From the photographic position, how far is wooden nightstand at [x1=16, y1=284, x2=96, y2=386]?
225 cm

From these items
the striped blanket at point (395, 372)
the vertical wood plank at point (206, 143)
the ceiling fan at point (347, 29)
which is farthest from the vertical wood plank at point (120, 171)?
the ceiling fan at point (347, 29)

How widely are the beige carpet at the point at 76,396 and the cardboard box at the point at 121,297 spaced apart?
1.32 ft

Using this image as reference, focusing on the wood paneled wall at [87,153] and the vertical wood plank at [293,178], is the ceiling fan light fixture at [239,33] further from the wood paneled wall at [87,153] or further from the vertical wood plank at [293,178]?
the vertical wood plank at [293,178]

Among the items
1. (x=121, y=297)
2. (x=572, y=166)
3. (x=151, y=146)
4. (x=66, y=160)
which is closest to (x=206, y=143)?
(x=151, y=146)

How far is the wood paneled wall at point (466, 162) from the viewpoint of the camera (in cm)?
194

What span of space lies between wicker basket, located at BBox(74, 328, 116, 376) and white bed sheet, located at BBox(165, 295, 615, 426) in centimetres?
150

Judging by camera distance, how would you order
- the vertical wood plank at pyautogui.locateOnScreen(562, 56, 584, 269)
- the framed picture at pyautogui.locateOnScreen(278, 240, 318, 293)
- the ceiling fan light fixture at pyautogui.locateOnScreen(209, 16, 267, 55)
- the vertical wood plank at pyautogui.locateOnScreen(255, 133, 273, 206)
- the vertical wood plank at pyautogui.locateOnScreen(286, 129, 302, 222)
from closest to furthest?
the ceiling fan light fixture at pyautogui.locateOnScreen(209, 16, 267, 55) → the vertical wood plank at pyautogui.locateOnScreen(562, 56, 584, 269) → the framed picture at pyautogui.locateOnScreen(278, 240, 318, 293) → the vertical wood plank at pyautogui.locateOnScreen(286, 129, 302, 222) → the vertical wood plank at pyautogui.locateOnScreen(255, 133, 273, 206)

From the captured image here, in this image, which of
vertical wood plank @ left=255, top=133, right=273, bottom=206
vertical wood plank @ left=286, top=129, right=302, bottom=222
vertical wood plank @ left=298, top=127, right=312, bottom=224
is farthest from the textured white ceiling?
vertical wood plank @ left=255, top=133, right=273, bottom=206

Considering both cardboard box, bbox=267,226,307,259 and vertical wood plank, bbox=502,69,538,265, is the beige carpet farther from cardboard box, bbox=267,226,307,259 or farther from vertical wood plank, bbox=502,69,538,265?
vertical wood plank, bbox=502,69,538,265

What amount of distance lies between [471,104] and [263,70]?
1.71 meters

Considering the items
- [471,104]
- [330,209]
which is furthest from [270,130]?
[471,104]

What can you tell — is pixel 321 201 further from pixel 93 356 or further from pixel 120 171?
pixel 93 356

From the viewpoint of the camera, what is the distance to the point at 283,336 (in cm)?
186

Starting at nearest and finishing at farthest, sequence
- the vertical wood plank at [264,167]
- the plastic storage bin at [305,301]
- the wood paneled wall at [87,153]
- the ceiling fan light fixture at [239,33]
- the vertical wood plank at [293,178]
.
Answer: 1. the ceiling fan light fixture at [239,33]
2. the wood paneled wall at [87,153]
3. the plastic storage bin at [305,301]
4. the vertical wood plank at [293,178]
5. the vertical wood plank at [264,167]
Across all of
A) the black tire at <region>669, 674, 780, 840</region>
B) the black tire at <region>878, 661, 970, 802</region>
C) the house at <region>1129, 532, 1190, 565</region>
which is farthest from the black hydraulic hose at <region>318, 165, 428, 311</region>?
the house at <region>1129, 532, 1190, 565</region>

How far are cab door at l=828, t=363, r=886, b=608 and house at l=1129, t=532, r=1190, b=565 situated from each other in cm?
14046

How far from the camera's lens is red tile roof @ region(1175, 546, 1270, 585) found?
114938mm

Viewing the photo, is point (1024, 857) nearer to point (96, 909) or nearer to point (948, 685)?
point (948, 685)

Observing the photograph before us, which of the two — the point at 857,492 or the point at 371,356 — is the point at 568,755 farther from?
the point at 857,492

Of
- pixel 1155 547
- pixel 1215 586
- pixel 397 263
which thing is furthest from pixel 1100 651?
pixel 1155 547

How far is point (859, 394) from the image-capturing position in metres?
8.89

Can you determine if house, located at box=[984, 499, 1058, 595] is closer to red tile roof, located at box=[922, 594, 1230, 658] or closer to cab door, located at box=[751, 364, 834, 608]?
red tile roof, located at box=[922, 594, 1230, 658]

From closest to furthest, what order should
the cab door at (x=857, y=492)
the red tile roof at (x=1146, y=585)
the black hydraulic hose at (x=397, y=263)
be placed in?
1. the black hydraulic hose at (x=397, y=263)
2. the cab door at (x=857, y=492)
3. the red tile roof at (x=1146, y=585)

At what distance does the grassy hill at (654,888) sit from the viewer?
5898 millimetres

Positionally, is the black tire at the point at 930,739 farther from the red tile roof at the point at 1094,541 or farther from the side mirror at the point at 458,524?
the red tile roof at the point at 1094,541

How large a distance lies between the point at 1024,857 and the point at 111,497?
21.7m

*****

#### Written request
Return the lines of the listing exactly as they appear, starting at the line that contains "From the captured" and ending after the line that contains "5. the vertical wood plank at [264,167]".

#### Exercise solution
From the captured image here, in this image, which of
vertical wood plank @ left=255, top=133, right=273, bottom=206
vertical wood plank @ left=286, top=129, right=302, bottom=222
vertical wood plank @ left=298, top=127, right=312, bottom=224
is farthest from the textured white ceiling?
vertical wood plank @ left=255, top=133, right=273, bottom=206

Considering both cardboard box, bbox=267,226,307,259 and vertical wood plank, bbox=502,69,538,265, is the beige carpet farther from cardboard box, bbox=267,226,307,259 or farther from vertical wood plank, bbox=502,69,538,265?
vertical wood plank, bbox=502,69,538,265

What amount of distance lies between [471,104] and [263,70]?
1.71 meters

Considering the items
- [471,104]
- [330,209]
which is furthest from [270,130]?
[471,104]

What can you tell — is pixel 321 201 further from pixel 93 356 or further from pixel 120 171?
pixel 93 356

From the viewpoint of the camera, what is the distance to the point at 283,336 (in cm)?
186

Starting at nearest and finishing at farthest, sequence
- the vertical wood plank at [264,167]
- the plastic storage bin at [305,301]
- the wood paneled wall at [87,153]
- the ceiling fan light fixture at [239,33]
- the vertical wood plank at [293,178]
.
Answer: 1. the ceiling fan light fixture at [239,33]
2. the wood paneled wall at [87,153]
3. the plastic storage bin at [305,301]
4. the vertical wood plank at [293,178]
5. the vertical wood plank at [264,167]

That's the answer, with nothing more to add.